Let’s try generating combinations with a smaller collection and add some console.logs to see what’s going on as it’s happening:

const combinations = ( collection, combinationLength ) => {
let head, tail, result = [];
if ( combinationLength > collection.length || combinationLength < 1 ) { return []; }
if ( combinationLength === collection.length ) { return [ collection ]; }
if ( combinationLength === 1 ) { return collection.map( element => [ element ] ); }
for ( let i = 0; i < collection.length - combinationLength + 1; i++ ) {
head = collection.slice( i, i + 1 );
console.log( "head: ", head );
tail = combinations( collection.slice( i + 1 ), combinationLength - 1 );
console.log( "tail: ", tail );
for ( let j = 0; j < tail.length; j++ ) { result.push( head.concat( tail[ j ] ) ); }
}
return result;
}
const oneThroughFive = [ 1, 2, 3, 4, 5 ];

If you copy this into a Node console and run combinations( oneThroughFive, 3 ), for example, you’ll see a spill of logs that look a little bit like the following:

head:  [ 1 ]
head: [ 2 ]
tail: [ [ 3 ], [ 4 ], [ 5 ] ]
head: [ 3 ]
tail: [ [ 4 ], [ 5 ] ]
head: [ 4 ]
tail: [ [ 5 ] ]
tail: [ [ 2, 3 ], [ 2, 4 ], [ 2, 5 ], [ 3, 4 ], [ 3, 5 ], [ 4, 5 ] ]
head: [ 2 ]
head: [ 3 ]
tail: [ [ 4 ], [ 5 ] ]
head: [ 4 ]
tail: [ [ 5 ] ]
tail: [ [ 3, 4 ], [ 3, 5 ], [ 4, 5 ] ]
head: [ 3 ]
tail: [ [ 4, 5 ] ]
[
[ 1, 2, 3 ], [ 1, 2, 4 ],
[ 1, 2, 5 ], [ 1, 3, 4 ],
[ 1, 3, 5 ], [ 1, 4, 5 ],
[ 2, 3, 4 ], [ 2, 3, 5 ],
[ 2, 4, 5 ], [ 3, 4, 5 ]
]

This shows something interesting very clearly: we never actually print any tails until we’ve finished recurring or reach one of our base cases! The head is always a single element from the collection, with possible combinations from the tail tacked on — ensuring combinations are never repeated. The illustration below shows visually how it all happens as we recur through chunks of the collection oneThroughFive with a combinationLength of 3:

Conclusion

None of the clever tracking we use to generate k-combinations would be possible with head recursion. There are examples of the opposite, too: many sorting algorithms would not be possible with tail recursion. And there are many more examples of recursion best suited for other types of problems: so-called circular or mutual recursion, where two or more methods call each other recursively, best known to CompSci students everywhere from the Towers of Hanoi puzzle.

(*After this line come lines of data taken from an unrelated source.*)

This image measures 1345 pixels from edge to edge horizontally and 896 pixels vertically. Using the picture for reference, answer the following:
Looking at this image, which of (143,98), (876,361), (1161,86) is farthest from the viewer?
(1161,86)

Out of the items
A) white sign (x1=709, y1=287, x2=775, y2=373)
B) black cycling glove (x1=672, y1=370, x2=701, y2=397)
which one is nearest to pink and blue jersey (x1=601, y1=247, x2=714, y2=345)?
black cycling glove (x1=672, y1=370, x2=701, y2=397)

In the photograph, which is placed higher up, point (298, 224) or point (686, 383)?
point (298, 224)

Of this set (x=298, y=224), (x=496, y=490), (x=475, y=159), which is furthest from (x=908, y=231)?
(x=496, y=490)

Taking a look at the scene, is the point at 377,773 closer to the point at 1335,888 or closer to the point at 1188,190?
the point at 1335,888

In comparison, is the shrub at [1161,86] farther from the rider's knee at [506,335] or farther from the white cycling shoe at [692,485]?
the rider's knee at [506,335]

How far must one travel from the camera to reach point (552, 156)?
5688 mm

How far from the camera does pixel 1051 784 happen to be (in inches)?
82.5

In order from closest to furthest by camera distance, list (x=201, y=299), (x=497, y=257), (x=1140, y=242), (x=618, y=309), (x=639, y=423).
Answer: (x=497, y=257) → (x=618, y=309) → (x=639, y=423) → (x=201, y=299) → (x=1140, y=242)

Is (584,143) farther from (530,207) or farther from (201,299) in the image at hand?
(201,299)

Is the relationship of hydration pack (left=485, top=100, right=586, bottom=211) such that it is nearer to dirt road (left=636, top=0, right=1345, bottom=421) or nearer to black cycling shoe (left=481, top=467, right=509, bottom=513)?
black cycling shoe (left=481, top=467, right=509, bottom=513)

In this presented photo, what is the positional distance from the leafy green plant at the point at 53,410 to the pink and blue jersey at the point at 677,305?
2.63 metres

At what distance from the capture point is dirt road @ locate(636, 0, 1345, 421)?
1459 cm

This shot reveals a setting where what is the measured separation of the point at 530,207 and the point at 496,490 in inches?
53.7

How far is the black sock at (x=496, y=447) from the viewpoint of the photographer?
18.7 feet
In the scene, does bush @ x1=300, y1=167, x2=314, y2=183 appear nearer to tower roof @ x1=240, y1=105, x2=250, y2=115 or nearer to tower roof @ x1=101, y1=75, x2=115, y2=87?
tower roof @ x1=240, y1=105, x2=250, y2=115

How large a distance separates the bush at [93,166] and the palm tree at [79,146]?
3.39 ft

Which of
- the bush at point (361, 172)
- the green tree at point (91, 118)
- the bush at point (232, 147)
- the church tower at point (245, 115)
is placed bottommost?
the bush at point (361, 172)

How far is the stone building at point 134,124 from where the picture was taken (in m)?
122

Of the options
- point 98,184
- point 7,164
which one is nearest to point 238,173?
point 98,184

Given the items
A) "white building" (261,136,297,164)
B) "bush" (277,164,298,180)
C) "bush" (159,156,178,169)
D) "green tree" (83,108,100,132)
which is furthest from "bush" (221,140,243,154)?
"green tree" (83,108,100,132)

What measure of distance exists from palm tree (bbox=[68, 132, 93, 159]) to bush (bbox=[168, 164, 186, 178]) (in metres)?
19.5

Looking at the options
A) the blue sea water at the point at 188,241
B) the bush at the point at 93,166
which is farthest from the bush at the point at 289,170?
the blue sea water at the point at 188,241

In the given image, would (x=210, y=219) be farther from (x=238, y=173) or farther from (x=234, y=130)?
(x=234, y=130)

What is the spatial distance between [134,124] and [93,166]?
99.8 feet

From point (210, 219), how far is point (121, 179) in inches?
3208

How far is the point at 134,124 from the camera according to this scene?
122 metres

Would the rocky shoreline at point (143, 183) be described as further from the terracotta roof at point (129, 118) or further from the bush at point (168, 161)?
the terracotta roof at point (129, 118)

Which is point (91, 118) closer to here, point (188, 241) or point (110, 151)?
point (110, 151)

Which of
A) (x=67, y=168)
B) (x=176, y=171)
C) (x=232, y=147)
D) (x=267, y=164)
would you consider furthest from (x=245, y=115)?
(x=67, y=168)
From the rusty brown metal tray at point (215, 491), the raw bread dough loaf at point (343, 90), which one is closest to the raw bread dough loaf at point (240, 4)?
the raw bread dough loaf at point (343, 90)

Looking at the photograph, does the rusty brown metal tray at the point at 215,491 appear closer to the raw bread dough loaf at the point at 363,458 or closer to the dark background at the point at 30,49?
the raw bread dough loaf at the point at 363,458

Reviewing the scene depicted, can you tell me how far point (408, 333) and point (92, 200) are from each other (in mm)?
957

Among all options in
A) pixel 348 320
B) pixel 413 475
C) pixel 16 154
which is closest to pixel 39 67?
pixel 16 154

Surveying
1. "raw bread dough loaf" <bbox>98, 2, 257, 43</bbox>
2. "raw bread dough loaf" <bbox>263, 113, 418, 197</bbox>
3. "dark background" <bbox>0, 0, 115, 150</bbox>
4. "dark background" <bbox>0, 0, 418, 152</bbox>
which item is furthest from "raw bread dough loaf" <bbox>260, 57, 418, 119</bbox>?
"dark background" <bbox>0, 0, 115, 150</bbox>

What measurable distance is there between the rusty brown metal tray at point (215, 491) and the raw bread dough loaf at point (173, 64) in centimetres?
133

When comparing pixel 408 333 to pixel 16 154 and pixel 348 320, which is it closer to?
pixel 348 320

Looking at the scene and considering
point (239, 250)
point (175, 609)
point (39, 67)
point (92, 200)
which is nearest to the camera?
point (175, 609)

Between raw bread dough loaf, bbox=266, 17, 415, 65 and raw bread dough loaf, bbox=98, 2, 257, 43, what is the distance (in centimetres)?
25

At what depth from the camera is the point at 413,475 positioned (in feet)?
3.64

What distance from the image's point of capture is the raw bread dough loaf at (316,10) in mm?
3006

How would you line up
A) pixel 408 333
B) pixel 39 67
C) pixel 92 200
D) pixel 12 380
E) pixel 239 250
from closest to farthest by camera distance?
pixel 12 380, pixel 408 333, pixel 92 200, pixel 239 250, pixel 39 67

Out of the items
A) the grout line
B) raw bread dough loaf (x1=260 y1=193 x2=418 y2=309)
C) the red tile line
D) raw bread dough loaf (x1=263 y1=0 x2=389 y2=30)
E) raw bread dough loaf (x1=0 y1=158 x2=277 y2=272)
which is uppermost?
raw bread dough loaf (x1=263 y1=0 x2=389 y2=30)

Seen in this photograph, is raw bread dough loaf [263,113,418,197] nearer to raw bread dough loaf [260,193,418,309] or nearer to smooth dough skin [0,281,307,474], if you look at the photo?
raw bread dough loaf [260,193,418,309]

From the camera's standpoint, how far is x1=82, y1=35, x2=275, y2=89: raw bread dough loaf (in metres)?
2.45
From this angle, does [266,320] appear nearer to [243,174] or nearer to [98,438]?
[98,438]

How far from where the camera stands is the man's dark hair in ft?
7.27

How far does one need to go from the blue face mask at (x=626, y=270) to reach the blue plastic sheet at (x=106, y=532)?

Every time a computer science professor solves the Towers of Hanoi problem with recursion, a tech angel gets its wings (Photo credit: Wikimedia Commons)

Recursion also has drawbacks — the big one, which I’ve mentioned before, is its potential for exponential growth which can slow your code to a crawl. If you’ve been copying this code into Node, you’ll notice generating possible hands from a 52-card deck takes several seconds — not ideal for a fast-paced poker game.

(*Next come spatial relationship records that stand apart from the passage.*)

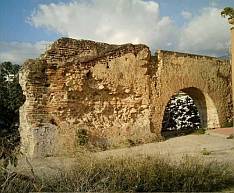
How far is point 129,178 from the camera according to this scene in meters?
6.82

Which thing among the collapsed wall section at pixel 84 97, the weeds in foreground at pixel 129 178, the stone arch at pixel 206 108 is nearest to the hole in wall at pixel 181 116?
the stone arch at pixel 206 108

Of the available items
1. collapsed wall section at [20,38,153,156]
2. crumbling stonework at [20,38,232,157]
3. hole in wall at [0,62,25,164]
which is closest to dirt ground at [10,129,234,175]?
crumbling stonework at [20,38,232,157]

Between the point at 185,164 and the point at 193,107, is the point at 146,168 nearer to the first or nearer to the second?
the point at 185,164

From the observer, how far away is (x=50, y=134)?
13.3 meters

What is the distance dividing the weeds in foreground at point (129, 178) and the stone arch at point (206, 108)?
37.4ft

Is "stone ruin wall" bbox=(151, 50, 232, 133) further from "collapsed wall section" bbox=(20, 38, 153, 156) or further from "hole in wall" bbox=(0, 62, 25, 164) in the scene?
"hole in wall" bbox=(0, 62, 25, 164)

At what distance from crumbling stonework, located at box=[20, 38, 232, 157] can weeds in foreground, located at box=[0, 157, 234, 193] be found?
17.1 feet

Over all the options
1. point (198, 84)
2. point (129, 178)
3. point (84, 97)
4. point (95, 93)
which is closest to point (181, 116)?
point (198, 84)

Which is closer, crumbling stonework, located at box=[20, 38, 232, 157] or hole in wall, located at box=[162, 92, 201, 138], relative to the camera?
crumbling stonework, located at box=[20, 38, 232, 157]

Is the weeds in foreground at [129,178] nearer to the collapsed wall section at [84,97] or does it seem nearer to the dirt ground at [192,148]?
the dirt ground at [192,148]

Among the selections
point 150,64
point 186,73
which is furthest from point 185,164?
point 186,73

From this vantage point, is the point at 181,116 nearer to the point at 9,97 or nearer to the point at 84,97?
the point at 84,97

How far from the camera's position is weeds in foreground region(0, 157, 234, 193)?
6.37m

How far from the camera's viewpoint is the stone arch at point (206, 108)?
1873 centimetres
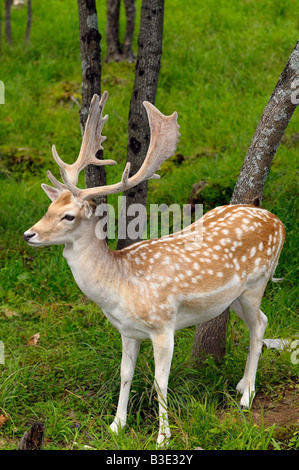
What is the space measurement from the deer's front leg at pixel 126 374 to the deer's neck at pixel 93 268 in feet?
1.62

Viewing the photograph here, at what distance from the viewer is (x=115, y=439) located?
4.24 metres

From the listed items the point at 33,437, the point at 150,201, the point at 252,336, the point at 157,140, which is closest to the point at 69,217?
the point at 157,140

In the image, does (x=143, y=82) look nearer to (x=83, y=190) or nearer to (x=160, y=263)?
(x=83, y=190)

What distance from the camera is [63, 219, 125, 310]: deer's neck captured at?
4094 millimetres

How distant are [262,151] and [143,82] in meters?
1.66

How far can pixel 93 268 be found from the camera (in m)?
4.11

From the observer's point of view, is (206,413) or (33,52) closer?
(206,413)

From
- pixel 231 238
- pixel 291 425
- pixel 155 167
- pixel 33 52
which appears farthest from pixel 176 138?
pixel 33 52

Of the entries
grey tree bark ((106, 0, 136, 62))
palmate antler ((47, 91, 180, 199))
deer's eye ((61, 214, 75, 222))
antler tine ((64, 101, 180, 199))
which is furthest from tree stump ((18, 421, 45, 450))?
grey tree bark ((106, 0, 136, 62))

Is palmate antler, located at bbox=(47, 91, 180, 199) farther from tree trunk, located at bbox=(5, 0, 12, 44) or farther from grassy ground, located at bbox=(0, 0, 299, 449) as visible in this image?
tree trunk, located at bbox=(5, 0, 12, 44)

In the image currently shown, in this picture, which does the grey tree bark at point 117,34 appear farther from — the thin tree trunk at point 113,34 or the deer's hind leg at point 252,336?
the deer's hind leg at point 252,336

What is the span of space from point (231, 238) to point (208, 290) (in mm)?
413

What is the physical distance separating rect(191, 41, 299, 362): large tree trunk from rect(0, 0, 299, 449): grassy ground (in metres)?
0.18

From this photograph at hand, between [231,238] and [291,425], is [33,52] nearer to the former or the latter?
[231,238]
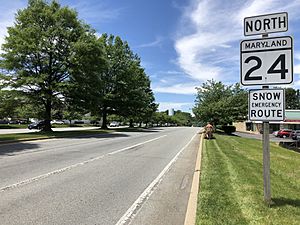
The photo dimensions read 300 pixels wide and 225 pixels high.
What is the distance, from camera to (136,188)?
7.89m

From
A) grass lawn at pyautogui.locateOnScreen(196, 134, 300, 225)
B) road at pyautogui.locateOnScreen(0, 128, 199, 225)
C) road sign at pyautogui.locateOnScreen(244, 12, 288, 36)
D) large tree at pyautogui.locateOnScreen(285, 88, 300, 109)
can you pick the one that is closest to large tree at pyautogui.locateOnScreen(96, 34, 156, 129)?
road at pyautogui.locateOnScreen(0, 128, 199, 225)

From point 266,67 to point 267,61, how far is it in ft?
0.37

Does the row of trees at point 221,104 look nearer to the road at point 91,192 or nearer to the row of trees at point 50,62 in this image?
the row of trees at point 50,62

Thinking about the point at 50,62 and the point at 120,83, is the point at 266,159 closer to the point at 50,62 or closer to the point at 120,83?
the point at 50,62

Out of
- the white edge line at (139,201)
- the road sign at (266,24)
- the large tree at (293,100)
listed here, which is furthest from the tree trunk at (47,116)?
the large tree at (293,100)

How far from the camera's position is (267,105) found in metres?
5.84

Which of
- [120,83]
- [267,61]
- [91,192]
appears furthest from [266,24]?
[120,83]

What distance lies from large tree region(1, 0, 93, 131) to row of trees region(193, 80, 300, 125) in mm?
18110

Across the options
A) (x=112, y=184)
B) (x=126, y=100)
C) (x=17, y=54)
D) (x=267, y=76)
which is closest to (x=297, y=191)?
(x=267, y=76)

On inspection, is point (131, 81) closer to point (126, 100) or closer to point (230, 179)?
point (126, 100)

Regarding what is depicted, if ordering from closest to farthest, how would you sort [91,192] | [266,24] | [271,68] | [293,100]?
1. [271,68]
2. [266,24]
3. [91,192]
4. [293,100]

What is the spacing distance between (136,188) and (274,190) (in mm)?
3248

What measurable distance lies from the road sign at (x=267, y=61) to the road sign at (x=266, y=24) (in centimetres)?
16

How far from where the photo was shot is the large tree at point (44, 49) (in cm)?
2895
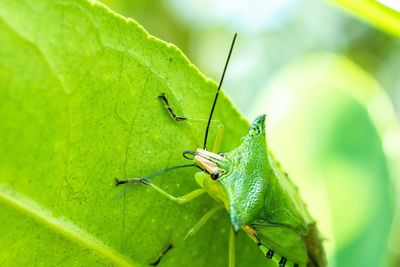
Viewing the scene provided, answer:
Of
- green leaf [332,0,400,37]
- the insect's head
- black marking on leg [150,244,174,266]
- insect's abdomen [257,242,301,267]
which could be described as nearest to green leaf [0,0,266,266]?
black marking on leg [150,244,174,266]

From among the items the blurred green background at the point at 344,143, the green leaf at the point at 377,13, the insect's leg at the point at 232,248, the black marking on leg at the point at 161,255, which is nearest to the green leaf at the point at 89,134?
the black marking on leg at the point at 161,255

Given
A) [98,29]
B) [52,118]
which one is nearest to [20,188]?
[52,118]

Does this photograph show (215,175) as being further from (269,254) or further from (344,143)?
(344,143)

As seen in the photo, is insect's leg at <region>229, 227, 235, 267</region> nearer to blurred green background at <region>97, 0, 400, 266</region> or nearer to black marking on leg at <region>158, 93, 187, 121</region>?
blurred green background at <region>97, 0, 400, 266</region>

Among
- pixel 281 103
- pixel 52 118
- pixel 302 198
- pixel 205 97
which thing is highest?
pixel 281 103

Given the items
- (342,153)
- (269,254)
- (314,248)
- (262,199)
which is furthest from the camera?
(342,153)

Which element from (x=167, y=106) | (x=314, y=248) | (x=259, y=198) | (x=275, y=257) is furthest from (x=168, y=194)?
(x=314, y=248)

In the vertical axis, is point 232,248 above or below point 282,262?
below

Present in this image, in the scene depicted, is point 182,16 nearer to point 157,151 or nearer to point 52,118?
point 157,151
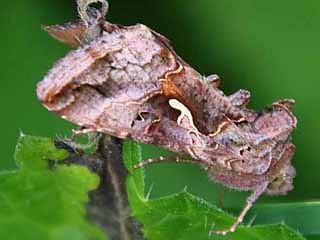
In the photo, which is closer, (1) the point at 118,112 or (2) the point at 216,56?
(1) the point at 118,112

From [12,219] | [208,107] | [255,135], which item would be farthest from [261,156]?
[12,219]

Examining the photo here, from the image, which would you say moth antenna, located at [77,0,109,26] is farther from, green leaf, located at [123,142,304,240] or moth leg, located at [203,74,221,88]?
green leaf, located at [123,142,304,240]

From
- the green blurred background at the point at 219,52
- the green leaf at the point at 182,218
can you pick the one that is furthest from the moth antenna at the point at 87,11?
the green leaf at the point at 182,218

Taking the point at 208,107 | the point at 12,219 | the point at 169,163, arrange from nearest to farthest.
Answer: the point at 12,219 < the point at 208,107 < the point at 169,163

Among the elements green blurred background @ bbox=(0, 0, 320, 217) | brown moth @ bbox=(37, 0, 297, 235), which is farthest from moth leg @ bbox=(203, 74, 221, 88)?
green blurred background @ bbox=(0, 0, 320, 217)

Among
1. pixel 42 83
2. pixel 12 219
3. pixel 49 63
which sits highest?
pixel 49 63

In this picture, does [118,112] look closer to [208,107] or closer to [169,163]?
[208,107]

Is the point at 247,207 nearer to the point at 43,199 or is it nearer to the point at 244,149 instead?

All this lays bare the importance of careful planning and research when considering recursive solutions to the problems you face in your engineering career. Consider the speed you need and the scale of your app before trying a recursive solution — though often unwieldy and impractical, recursion can occasionally be a godsend!